- _Passage given_
I'd dispute that it is one territory, in many sense, or that the government is functional enough to meet the definition, but whatever. The point is that this is not a country. This is an area that falls within the borders of two existing countries. Two very different countries.

Refusing to bomb on one front passes up opportunities to weaken ISIS across the board, and lets them grow stronger in certain areas (which will eventually have to be retaken).

How does that work, then? If this is one territory, and half of it is under constant attack, and the half that isn't has a veritable river of people fleeing (to be replaced by a tiny trickle of people arriving), how is that other half getting stronger? Where is this additional strength coming from? Not from the Iraqi territory controlled by IS, certainly.

I mean, you've admitted that bombing Iraq weakens this single territory or state or whatever, overall - now you seem to be saying that the Syrian areas can grow stronger independently of the Iraqi areas. That's.. not consistent.

Those areas will have to be retaken anyway, but who are they going to be retaken by? That's one of the answers I'm asking for before we even begin. You should be too.

The situation in Syria has some differences to the situations in Iraq yes, but there is still no explanation as to why this makes bombing a bad idea.

Yes, there is. Having explained it twice, I'm not inclined to go into it a third time. Instead I'll ask a few questions. Who are we helping? What are we helping them to do? What will happen once we've weakened IS, and how do we predict or control that? If our 'allies' wind up stronger as a result, will they use this strength to tackle IS or will they fight each other instead? What does Syria look like once we've finished bombing? Is it a viable state at that point? What is our end game? If we accept, as every military expert does, that we cannot eliminate IS by bombing alone, at what point do we stop bombing and how do we stop IS coming back? What, in short, is our plan? ('Bomb IS' is not a plan, by the way: and 'contain, degrade and roll back IS' is just 'bomb IS' by way of a thesaurus.) Do you have credible answers for these questions? I've heard none.

- _Extracted information_
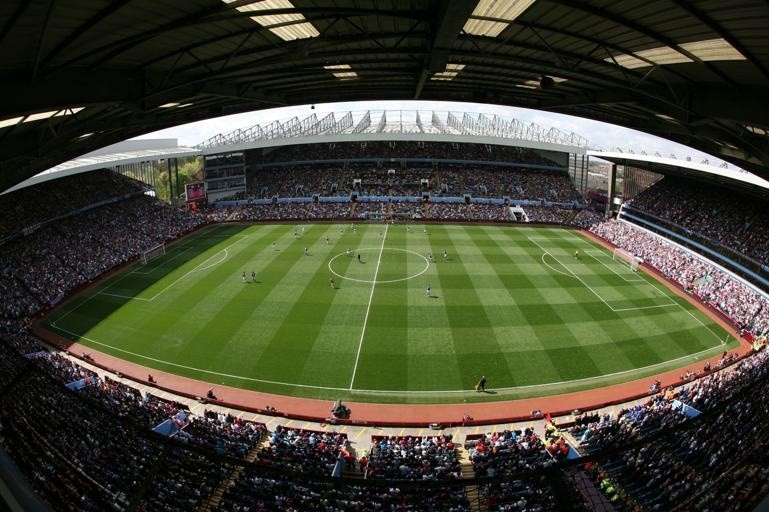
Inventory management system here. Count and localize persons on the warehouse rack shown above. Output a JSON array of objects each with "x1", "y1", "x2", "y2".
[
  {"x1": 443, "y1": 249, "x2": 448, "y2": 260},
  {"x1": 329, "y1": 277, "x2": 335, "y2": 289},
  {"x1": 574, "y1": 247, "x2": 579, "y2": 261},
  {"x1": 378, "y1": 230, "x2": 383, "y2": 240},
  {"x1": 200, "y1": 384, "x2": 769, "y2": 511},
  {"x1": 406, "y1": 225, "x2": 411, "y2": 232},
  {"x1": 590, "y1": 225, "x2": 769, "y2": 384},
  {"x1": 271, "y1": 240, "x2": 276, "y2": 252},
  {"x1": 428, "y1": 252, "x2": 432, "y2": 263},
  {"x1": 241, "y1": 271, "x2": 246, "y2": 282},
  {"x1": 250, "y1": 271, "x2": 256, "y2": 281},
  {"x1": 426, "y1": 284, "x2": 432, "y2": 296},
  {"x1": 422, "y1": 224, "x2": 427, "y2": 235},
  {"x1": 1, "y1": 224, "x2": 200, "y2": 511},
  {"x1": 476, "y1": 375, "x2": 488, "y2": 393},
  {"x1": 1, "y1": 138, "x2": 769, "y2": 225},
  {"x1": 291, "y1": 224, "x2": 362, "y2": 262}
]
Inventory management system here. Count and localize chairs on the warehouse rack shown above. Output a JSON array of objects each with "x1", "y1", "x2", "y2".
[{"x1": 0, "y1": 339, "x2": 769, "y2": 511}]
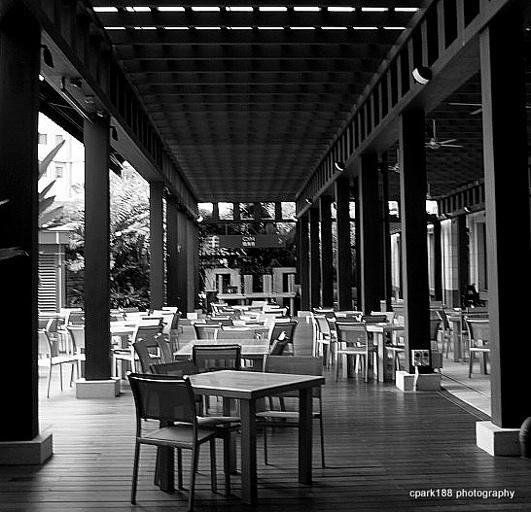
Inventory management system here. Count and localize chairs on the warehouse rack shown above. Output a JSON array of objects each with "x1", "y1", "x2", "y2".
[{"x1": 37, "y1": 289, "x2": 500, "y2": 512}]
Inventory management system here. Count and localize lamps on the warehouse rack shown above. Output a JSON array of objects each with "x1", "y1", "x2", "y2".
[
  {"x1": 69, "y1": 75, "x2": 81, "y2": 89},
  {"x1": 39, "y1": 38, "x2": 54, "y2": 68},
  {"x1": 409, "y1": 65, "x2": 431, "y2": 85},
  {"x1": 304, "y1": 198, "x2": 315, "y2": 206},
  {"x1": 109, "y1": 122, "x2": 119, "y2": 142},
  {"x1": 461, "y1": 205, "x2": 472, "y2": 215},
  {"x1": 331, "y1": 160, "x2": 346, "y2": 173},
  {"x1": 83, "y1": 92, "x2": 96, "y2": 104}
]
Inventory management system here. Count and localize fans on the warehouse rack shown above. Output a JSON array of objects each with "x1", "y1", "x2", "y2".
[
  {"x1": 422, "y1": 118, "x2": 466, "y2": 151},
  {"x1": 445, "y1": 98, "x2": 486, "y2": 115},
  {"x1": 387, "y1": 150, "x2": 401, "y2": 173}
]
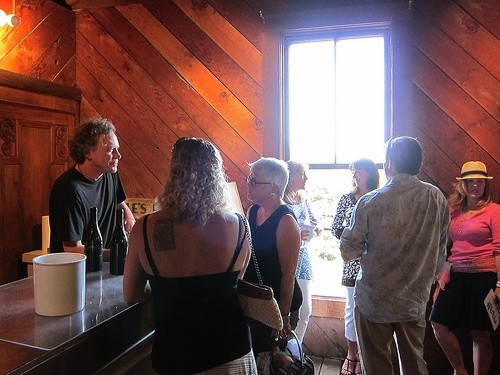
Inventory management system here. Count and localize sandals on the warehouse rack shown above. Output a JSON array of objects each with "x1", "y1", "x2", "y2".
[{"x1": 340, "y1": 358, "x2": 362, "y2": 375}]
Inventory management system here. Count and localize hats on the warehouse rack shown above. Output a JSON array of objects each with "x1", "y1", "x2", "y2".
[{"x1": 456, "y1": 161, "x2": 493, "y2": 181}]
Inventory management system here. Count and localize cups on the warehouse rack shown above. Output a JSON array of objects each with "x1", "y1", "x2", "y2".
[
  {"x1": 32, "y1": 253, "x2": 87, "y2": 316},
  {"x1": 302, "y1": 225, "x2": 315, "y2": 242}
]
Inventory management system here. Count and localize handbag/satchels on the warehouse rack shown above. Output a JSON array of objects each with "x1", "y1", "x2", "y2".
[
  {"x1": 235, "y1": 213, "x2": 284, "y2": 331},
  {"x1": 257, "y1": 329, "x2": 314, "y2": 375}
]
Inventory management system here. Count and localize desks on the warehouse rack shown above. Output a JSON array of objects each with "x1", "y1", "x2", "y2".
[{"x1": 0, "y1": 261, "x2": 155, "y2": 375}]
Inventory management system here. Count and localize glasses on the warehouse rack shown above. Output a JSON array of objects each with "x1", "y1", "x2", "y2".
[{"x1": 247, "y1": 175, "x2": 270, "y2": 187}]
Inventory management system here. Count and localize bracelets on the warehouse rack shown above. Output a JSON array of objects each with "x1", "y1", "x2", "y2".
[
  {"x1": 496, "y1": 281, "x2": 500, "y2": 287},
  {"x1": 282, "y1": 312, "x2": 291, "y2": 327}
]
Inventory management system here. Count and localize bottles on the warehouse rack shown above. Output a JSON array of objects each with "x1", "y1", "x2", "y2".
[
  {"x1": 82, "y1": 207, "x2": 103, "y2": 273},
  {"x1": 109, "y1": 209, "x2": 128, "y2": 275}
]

* * *

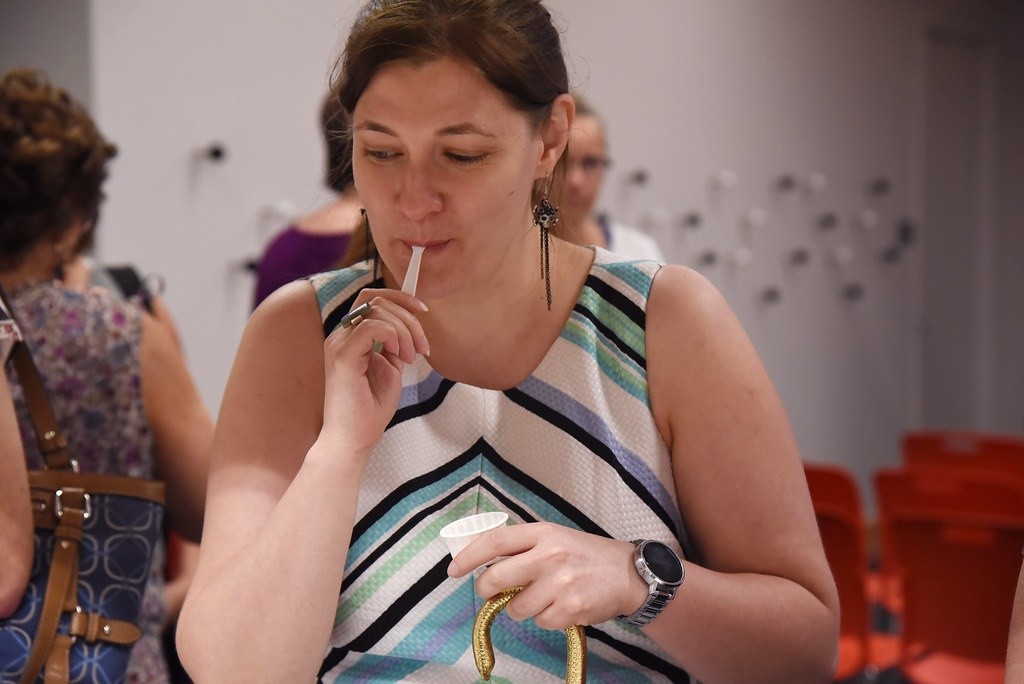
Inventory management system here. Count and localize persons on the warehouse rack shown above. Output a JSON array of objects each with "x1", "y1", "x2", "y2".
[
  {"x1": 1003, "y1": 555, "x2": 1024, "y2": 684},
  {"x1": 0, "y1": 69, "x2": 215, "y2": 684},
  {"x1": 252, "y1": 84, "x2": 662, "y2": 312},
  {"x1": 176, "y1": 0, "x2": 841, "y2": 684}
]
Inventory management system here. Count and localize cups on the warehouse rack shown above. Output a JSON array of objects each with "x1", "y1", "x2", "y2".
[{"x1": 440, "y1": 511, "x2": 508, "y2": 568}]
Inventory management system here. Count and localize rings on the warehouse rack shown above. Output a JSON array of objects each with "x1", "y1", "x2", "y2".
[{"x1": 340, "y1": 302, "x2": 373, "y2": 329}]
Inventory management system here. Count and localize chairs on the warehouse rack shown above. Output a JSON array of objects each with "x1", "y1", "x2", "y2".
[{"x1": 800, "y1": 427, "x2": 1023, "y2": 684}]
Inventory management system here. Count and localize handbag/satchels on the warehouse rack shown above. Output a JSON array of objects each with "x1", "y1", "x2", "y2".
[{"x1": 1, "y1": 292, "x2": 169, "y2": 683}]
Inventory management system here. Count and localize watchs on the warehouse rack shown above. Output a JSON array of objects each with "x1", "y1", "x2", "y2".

- _What to work on_
In the text about bombing IS, how many existing countries does the writer say the area falls within?

- _Solution for this exercise_
Two very different countries.